Rewrite the material below, replacing "mossy boulder" with "lichen-covered boulder" and leaving every other character as it is.

------------------------------------

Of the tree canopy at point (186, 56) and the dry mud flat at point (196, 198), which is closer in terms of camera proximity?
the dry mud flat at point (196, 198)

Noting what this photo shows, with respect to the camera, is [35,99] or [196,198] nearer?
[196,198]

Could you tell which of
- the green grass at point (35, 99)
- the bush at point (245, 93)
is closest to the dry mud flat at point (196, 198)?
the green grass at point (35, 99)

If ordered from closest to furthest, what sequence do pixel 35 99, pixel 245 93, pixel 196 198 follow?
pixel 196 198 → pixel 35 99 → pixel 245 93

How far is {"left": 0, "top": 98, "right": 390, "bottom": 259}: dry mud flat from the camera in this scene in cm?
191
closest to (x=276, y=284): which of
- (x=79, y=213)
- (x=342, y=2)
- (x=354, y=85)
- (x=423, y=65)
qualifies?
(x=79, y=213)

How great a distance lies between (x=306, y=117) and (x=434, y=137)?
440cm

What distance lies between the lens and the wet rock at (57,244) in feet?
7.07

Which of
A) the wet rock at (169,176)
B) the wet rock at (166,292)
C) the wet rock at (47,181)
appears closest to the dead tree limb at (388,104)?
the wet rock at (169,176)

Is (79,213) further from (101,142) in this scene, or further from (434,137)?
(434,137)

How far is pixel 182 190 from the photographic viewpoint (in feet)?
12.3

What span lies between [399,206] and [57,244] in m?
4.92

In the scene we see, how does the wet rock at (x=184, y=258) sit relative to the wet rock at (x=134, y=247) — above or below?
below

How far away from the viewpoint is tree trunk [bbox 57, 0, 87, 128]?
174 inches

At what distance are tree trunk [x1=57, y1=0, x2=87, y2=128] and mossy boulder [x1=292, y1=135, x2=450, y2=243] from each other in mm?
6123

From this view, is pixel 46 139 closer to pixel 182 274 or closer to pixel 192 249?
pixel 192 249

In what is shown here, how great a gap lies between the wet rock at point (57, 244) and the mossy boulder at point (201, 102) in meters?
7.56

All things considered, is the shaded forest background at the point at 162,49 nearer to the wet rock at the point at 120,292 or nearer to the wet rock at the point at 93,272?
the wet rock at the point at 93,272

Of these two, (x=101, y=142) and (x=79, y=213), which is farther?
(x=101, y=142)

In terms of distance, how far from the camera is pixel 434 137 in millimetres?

------------------------------------

Solution for this exercise:
Of the tree canopy at point (186, 56) and the dry mud flat at point (196, 198), which is closer in terms of camera proximity?
the dry mud flat at point (196, 198)

Noting what this photo shows, with respect to the camera, is [35,99] or [196,198] nearer?
[196,198]

Could you tell which of
- the green grass at point (35, 99)
- the bush at point (245, 93)
is closest to the dry mud flat at point (196, 198)?
the green grass at point (35, 99)

If ordered from closest to furthest, what sequence do pixel 35 99, pixel 245 93, pixel 196 198 follow?
pixel 196 198 → pixel 35 99 → pixel 245 93

How far is {"left": 0, "top": 98, "right": 390, "bottom": 259}: dry mud flat from the camera in this scene in cm?
191
closest to (x=276, y=284): which of
- (x=79, y=213)
- (x=342, y=2)
- (x=354, y=85)
- (x=423, y=65)
qualifies?
(x=79, y=213)

How great a distance lies between (x=306, y=117) and (x=434, y=137)?
440cm

What distance lies between the lens and the wet rock at (57,244) in feet?
7.07

Which of
A) the wet rock at (169,176)
B) the wet rock at (166,292)
C) the wet rock at (47,181)
appears closest to the dead tree limb at (388,104)?
the wet rock at (169,176)

Is (79,213) further from (101,142) in this scene, or further from (434,137)?
(434,137)

How far is pixel 182 190 from the photographic viewpoint (in feet)?
12.3

What span lies between [399,206] and [57,244] in m?
4.92

In the scene we see, how does the wet rock at (x=184, y=258) sit relative to the wet rock at (x=134, y=247) — above or below?
below

How far away from the viewpoint is tree trunk [bbox 57, 0, 87, 128]?
174 inches

At what distance are tree trunk [x1=57, y1=0, x2=87, y2=128] and lichen-covered boulder [x1=292, y1=135, x2=450, y2=243] from each other in mm?
6123

From this view, is pixel 46 139 closer to pixel 182 274 or closer to pixel 192 249?
pixel 192 249

In what is shown here, how great a gap lies between the wet rock at point (57, 244) and the lichen-covered boulder at point (201, 102) in meters?
7.56

All things considered, is the shaded forest background at the point at 162,49 nearer to the wet rock at the point at 120,292 or nearer to the wet rock at the point at 93,272?
the wet rock at the point at 93,272

Of these two, (x=101, y=142) and (x=79, y=213), which is farther?
(x=101, y=142)

In terms of distance, how far from the camera is pixel 434 137 in millimetres?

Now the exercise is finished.